Sky UK also uses AI to personalize the customer experience in its contact centers. When a customer connects with the call center, the organization analyzes a variety of customer attributes, including what products customers own, where they live, where they are in the customer life cycle, and whether the previous engagement was successful. Based on this information, customers are connected with the best customer service representative to handle their issue.
“We’re actually using artificial intelligence to improve human interactions,” McLaughlin says.
The rewards for great experiences are high but getting it wrong can be costly. A report by PwC found that while consumers worldwide will pay a premium for good experiences, a third will abandon a brand after just one bad experience.
Consumers expect respect for their privacy
While consumers are demanding more personalized, focused experiences, they are also growing more savvy about what powers them: personal data. They expect brands to respect privacy and practice the highest standards of data protection.
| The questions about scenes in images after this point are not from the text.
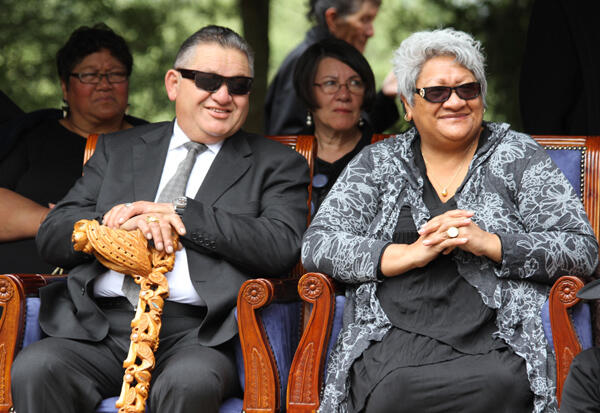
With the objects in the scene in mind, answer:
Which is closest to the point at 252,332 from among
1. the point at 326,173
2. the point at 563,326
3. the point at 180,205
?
the point at 180,205

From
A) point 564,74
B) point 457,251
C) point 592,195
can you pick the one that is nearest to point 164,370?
point 457,251

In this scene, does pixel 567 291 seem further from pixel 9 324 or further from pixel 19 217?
pixel 19 217

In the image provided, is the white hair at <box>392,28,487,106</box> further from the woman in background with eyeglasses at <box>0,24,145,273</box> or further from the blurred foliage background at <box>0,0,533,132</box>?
the blurred foliage background at <box>0,0,533,132</box>

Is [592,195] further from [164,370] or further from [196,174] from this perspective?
[164,370]

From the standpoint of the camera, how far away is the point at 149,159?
3.61m

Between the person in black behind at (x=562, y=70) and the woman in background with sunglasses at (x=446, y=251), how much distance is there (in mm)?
1587

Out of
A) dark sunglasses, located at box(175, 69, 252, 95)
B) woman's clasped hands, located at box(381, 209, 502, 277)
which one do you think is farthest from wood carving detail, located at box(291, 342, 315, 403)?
dark sunglasses, located at box(175, 69, 252, 95)

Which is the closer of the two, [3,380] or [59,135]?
[3,380]

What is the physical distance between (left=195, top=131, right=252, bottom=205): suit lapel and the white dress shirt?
45mm

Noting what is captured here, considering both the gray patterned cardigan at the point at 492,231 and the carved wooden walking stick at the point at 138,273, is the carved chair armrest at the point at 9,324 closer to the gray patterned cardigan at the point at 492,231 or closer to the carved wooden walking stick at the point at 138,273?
the carved wooden walking stick at the point at 138,273

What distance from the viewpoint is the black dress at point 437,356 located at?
2865 millimetres

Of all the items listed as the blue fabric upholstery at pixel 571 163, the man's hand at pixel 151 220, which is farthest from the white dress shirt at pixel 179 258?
the blue fabric upholstery at pixel 571 163

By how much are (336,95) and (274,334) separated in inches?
69.1

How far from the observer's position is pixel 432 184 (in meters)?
3.37
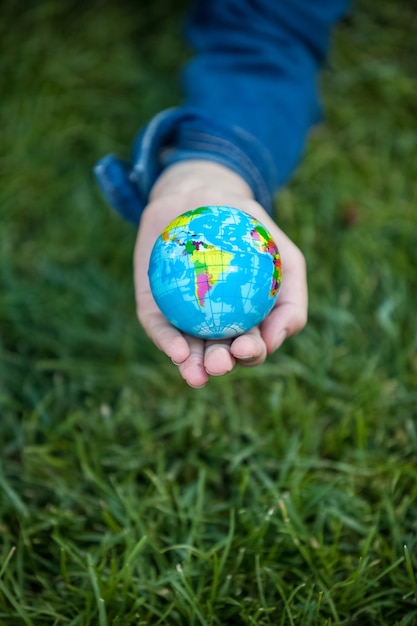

A report by Microsoft, based on a survey of U.K. and U.S. marketers, found that privacy is a major priority for the small group of brands it identified as “high performers. ” High performers hold and use more customer data, but they are also more likely to take privacy seriously with around half moving away from using cookies and tracking users.
This group was also more likely to be transparent about how they used personal data – and had rigorous safeguards in place to protect it. The challenge to brands that want to deliver superior experiences is to find a happy medium between innovation, personalization, and trust.
Bringing it all together
People are complex, and using blunt metrics to measure them is a practice that yields dull results, not the sharp focus brands need to navigate the 21st century. Identifying and understanding what’s important to customers through data is one of the key components to delivering better experiences. This will ensure an organization is always ready to identify new trends, understand customer preferences, and offers opportunities to build loyalty.